--- Information Enclosed Below ---

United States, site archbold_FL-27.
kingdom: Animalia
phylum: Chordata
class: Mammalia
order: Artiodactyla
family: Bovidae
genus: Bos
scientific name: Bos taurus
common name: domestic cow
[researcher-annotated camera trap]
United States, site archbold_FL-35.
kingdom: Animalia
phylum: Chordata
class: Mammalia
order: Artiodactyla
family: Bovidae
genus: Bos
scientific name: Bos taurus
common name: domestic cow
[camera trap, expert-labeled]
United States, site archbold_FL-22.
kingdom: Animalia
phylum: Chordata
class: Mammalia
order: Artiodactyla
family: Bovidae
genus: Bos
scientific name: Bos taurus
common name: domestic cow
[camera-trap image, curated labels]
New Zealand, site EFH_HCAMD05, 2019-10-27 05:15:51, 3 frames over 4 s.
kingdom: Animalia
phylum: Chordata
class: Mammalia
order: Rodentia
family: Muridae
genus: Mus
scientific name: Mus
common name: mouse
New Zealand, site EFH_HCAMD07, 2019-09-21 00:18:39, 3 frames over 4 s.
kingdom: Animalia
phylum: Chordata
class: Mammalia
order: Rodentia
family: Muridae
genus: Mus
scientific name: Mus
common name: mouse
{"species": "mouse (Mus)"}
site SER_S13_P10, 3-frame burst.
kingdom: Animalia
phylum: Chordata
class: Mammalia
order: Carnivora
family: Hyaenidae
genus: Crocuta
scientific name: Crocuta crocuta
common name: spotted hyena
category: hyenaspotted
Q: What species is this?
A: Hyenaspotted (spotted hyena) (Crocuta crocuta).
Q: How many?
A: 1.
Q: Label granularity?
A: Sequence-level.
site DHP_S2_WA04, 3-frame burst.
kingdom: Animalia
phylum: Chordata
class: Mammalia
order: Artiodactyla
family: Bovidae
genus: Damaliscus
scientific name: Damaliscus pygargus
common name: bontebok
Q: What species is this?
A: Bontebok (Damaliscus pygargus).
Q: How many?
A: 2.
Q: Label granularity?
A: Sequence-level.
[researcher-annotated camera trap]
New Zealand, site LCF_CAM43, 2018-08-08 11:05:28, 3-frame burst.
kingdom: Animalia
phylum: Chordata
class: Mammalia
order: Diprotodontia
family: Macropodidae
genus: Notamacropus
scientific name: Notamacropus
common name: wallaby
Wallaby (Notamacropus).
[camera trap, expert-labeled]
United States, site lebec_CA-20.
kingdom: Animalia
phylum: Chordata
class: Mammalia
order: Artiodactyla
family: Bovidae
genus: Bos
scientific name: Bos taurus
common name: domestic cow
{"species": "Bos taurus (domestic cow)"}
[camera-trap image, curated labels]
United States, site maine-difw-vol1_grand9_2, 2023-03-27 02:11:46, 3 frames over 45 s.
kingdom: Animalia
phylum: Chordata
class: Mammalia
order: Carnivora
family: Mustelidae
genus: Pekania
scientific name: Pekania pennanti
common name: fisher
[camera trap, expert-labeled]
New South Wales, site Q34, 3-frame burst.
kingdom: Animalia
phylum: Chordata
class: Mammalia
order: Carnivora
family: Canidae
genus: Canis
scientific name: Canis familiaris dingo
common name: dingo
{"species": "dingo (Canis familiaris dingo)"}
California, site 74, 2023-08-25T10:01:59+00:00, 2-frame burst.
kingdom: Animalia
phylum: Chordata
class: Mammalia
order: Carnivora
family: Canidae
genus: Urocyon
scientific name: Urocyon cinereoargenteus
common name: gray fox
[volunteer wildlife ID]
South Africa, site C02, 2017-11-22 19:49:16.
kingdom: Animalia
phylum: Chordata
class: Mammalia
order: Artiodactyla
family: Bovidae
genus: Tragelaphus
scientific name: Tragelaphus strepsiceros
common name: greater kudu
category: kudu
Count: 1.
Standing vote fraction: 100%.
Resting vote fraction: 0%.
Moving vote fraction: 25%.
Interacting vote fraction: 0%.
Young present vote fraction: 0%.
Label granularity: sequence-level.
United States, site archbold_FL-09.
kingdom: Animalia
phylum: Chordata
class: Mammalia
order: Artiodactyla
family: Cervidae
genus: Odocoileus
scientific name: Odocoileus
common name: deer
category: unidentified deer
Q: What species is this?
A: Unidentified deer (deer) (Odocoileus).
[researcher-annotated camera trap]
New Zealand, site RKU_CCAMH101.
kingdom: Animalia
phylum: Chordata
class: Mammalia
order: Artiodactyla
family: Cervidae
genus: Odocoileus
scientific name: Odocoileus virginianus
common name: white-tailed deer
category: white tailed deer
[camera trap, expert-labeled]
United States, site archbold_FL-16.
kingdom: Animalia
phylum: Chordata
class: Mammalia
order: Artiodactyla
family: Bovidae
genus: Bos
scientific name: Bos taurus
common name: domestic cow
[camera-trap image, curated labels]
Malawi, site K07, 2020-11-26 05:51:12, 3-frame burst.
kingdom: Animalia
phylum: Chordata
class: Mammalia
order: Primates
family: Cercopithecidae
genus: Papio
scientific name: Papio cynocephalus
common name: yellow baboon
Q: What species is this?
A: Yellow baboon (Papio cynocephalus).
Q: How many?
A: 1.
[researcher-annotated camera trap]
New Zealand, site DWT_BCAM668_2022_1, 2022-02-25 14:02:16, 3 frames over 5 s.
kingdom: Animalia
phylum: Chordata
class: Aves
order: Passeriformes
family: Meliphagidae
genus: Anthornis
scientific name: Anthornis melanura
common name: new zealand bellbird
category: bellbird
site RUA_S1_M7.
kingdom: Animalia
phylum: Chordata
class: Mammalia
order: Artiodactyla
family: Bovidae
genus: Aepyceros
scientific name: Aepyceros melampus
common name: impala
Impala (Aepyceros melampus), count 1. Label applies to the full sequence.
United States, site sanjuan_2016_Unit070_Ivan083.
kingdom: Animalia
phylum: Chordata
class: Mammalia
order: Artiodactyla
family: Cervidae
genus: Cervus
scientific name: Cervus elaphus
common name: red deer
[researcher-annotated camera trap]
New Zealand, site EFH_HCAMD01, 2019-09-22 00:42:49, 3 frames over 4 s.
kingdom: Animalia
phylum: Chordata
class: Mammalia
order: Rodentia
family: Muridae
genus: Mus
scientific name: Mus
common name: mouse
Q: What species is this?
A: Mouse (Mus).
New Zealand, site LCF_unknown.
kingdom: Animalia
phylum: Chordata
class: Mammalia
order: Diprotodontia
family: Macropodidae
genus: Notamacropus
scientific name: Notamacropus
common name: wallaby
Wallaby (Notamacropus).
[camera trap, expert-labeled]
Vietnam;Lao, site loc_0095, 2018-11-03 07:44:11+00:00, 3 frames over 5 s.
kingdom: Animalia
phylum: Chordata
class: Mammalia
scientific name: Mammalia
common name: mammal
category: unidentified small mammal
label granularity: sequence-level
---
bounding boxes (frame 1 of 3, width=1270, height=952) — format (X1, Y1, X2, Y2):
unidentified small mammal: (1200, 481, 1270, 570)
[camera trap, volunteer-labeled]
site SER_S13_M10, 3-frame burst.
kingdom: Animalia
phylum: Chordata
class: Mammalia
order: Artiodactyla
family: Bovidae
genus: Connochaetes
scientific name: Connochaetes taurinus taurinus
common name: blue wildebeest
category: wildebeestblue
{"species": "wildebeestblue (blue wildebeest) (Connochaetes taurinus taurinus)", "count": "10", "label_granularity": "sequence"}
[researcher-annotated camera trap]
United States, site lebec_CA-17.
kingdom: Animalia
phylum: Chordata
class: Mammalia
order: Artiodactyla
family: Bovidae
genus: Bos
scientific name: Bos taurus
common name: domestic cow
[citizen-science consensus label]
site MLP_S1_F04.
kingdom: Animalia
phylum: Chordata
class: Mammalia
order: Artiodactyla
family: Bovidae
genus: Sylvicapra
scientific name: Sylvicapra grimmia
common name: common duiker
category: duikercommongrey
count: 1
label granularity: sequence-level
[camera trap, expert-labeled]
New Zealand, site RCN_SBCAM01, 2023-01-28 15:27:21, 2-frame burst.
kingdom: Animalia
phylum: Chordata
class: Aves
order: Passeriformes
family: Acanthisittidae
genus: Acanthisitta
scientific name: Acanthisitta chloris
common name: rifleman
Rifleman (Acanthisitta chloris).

--- End of Enclosed Information ---

*Task description*
If a line in the data holds the string "Connochaetes", copy that line.

*Written solution*
genus: Connochaetes
scientific name: Connochaetes taurinus taurinus
{"species": "wildebeestblue (blue wildebeest) (Connochaetes taurinus taurinus)", "count": "10", "label_granularity": "sequence"}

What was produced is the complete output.